Not only that, but people are living longer (that's one more thing science has done). I will likely live longer than my parents (though not by much). My son, though, his generation will likely live to be 120-150 years old, and they'll live most of their lives healthy, if groups like the Methuselah Foundation have anything to say about it.

So what changes might I see in my lifetime? What changes will you see in yours? What changes will my son see in his?

That's the question that the Edge's World Question Center wants to know: What game-changing scientific ideas and developments do you expect to live to see?

They asked that question of a sizeable number of eminent thinkers in a variety of fields and, naturally, they got a variety of answers. Interestingly, in addition to such luminaries as Gregory Benford, Robert Shapiro, Laurence Krauss, and Aubrey de Grey, they also have input from the likes of Alan Alda and Brian Eno.

Some of the posts are really insightful; some less so. But it got me wondering. What if more than one of their suggestions are correct? It's one thing to talk about advanced artificial general intelligences, or molecular-scale manufacturing, or synthetic biology. But what if we're talking about all of those things, at roughly the same time? It seems unlikely (barring the AI causing a Singularity and creating the other advances). But what kind of world might we live in if advanced AIs could create anything they wanted, including living organisms, at the molecular level?

There's a lot of promise, but also a lot of risk and questions. Read the answers on the Edge's site, but while you're doing so, keep in mind the risks of some of these predictions coming true. And, if it scares you a little bit, take a trip over to the Lifeboat Foundation website.

Thursday, January 1, 2009

Do It Yourself

I've always said that you don't have to be a professional working in a sterile lab in order to contribute to the advancement of science and technology, and it looks like others are starting to catch on. The Associated Press ran an article a few days ago about amateurs using relatively inexpensive equipment, working out of their homes or garages, to genetically engineer new life forms.

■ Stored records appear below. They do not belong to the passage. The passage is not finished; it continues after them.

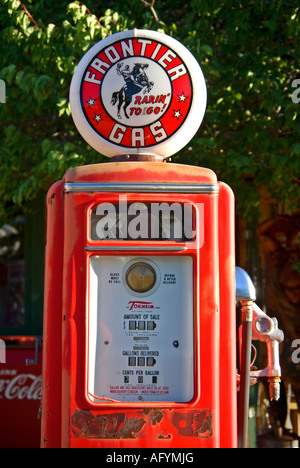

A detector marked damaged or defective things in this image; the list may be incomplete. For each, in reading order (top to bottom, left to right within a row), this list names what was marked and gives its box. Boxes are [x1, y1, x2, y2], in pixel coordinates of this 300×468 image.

rust spot [71, 410, 145, 438]
rust spot [171, 410, 213, 438]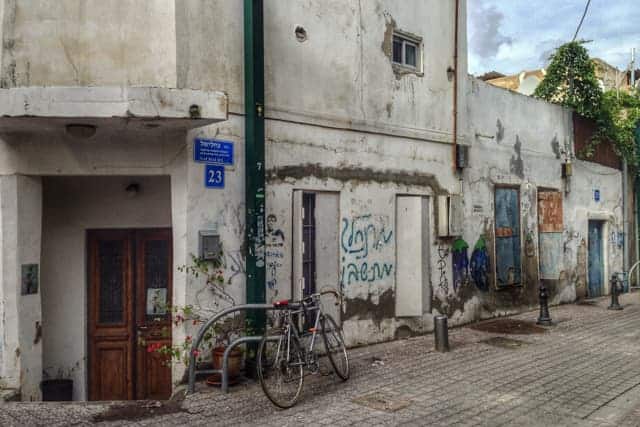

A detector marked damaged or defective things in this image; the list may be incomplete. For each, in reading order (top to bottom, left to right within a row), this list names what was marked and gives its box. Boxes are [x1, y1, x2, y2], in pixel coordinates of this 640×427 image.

rusty metal door [496, 188, 520, 286]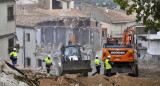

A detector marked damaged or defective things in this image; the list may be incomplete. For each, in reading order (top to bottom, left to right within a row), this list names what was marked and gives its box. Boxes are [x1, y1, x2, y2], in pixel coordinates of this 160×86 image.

damaged roof [16, 4, 85, 27]
damaged roof [97, 7, 136, 23]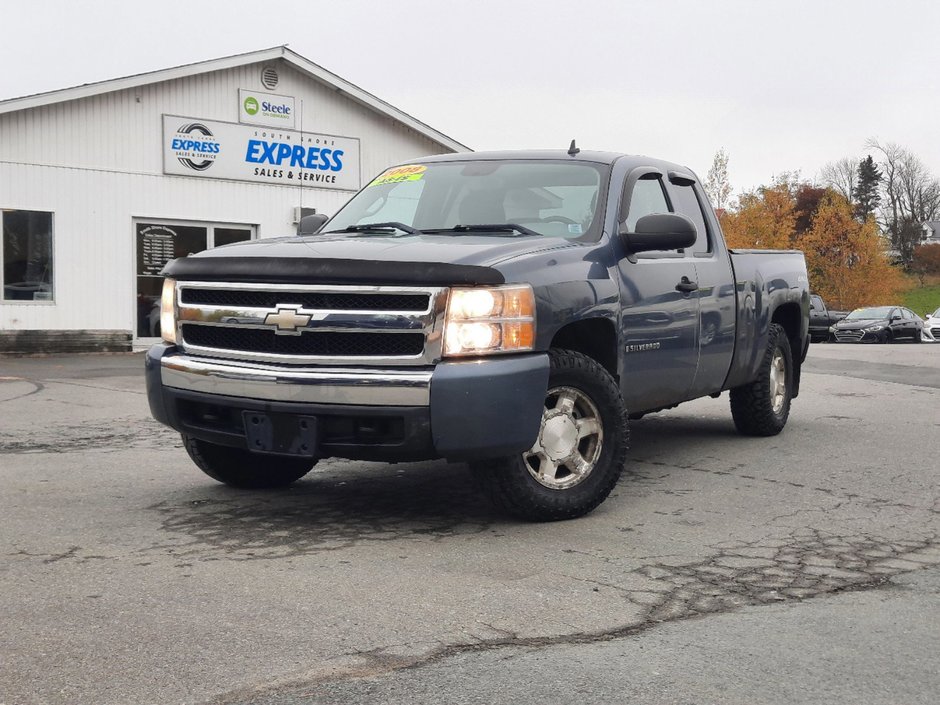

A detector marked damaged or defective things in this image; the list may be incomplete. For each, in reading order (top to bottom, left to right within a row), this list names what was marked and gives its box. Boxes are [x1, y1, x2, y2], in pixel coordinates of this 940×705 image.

crack in pavement [200, 528, 940, 704]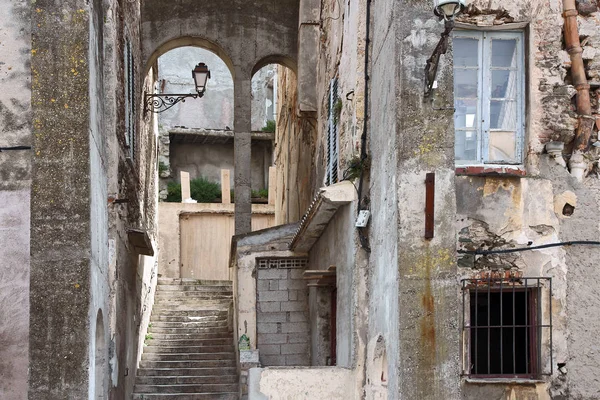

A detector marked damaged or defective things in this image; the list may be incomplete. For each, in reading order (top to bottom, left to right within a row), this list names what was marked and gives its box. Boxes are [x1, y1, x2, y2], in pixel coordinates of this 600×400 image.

peeling plaster wall [0, 1, 30, 398]
rusty pipe [564, 0, 596, 152]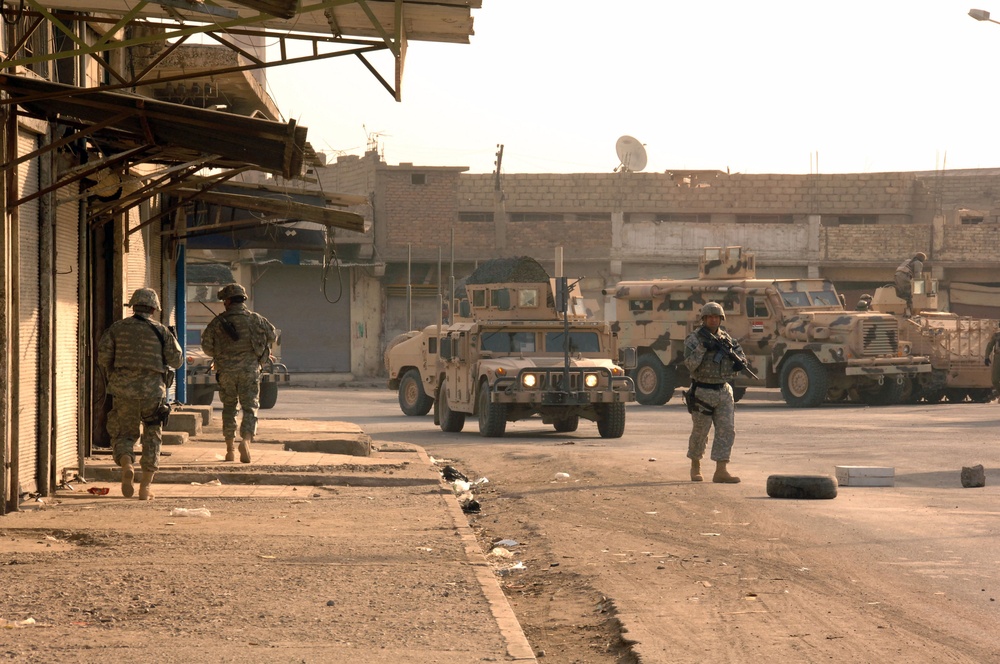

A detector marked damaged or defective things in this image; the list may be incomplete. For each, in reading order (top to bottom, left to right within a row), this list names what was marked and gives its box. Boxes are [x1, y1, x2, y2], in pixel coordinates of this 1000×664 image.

abandoned tire [191, 384, 217, 404]
abandoned tire [258, 382, 278, 408]
abandoned tire [396, 368, 432, 416]
abandoned tire [436, 382, 466, 434]
abandoned tire [478, 382, 508, 438]
abandoned tire [556, 418, 580, 434]
abandoned tire [592, 402, 624, 438]
abandoned tire [628, 352, 676, 404]
abandoned tire [780, 356, 828, 408]
abandoned tire [768, 474, 840, 500]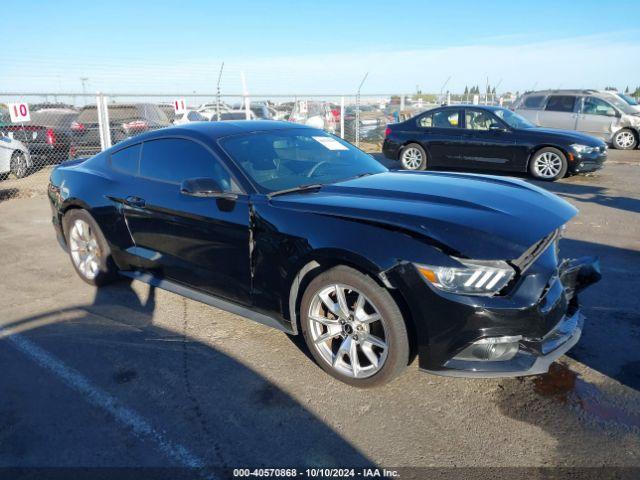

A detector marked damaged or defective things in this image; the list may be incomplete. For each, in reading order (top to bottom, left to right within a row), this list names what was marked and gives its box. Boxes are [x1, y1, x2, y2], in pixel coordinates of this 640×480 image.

damaged front bumper [388, 251, 604, 378]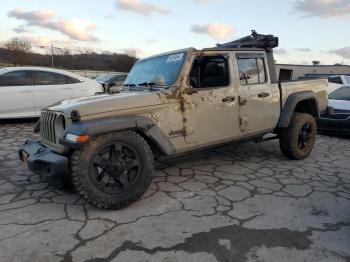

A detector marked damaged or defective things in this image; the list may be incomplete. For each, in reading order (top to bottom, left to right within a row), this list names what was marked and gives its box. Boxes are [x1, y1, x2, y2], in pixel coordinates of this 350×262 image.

cracked pavement [0, 121, 348, 262]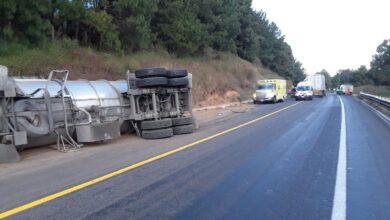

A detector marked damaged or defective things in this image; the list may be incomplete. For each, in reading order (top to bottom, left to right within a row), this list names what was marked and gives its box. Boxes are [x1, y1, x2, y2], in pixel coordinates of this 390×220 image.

overturned tanker truck [0, 64, 195, 162]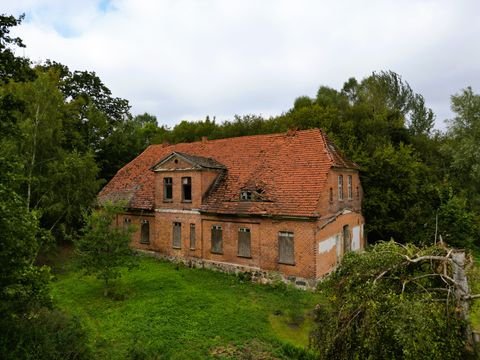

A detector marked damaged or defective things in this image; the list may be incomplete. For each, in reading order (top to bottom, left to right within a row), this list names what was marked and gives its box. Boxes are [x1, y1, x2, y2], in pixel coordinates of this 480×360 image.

damaged roof section [97, 129, 358, 217]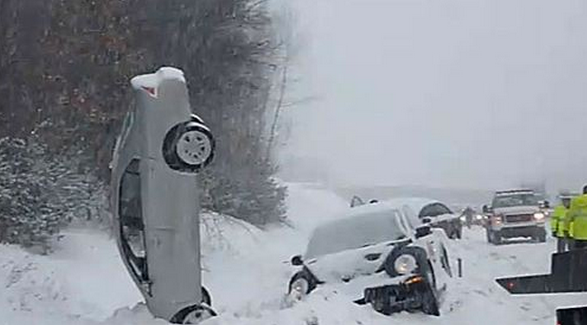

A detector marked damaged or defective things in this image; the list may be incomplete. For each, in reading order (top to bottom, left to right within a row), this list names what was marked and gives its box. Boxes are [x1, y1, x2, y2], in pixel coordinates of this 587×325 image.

crashed silver suv [484, 189, 548, 244]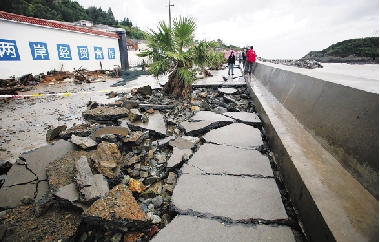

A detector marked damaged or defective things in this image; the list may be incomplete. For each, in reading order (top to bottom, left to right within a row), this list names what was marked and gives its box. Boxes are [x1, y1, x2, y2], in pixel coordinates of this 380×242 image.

The best quote in the article is from computer programmer Meredith L. Patterson, who is working to alter the bacteria that create yogurt to glow in the presence of melamine, who said, "People can really work on projects for the good of humanity while learning about something they want to learn about in the process." And that's exactly the point: making a contribution, yes, but also learning something.

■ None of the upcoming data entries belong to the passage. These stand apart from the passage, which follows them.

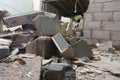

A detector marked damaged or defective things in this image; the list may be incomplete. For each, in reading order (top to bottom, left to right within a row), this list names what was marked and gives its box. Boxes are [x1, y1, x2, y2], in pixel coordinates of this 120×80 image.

broken concrete block [3, 10, 44, 27]
broken concrete block [32, 14, 57, 36]
broken concrete block [26, 36, 58, 58]
broken concrete block [52, 32, 74, 58]
broken concrete block [71, 39, 93, 58]
broken concrete block [41, 63, 75, 80]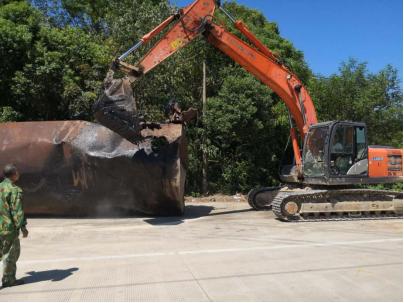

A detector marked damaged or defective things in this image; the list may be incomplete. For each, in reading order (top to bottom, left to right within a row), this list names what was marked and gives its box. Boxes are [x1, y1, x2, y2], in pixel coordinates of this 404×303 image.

rusted metal [0, 120, 186, 217]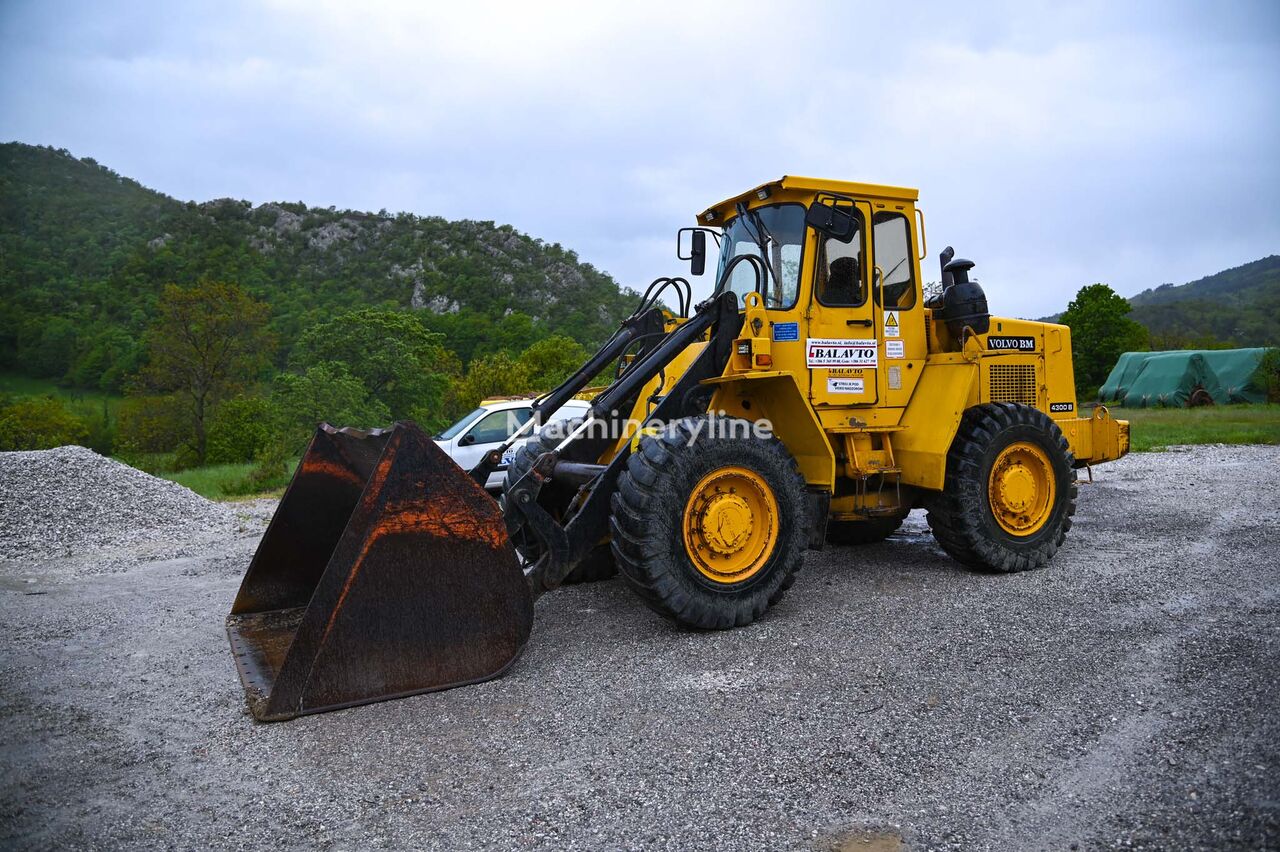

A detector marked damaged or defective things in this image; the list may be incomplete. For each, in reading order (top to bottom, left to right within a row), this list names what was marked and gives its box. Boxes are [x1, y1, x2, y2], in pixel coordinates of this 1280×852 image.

rusty bucket [225, 417, 529, 716]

It sounds interesting, but the biological sciences are not really an area that I've had any training (other than what I've taught myself and what I learned in biology class in 9th grade). I have been thinking, though, about picking up some equipment for a little physics experimentation out in my garage.

The point is that you can do something. Maybe you can work on genetic engineering, or maybe you can experiment with radioactive decay in your garage. Maybe you can write computer software for scientific simulations, or maybe you could just run the BOINC software (and, by the way, the organization responsible for BOINC is looking for help with programming, translating, testing, and documenting their software, if you have any of those skills). But do something.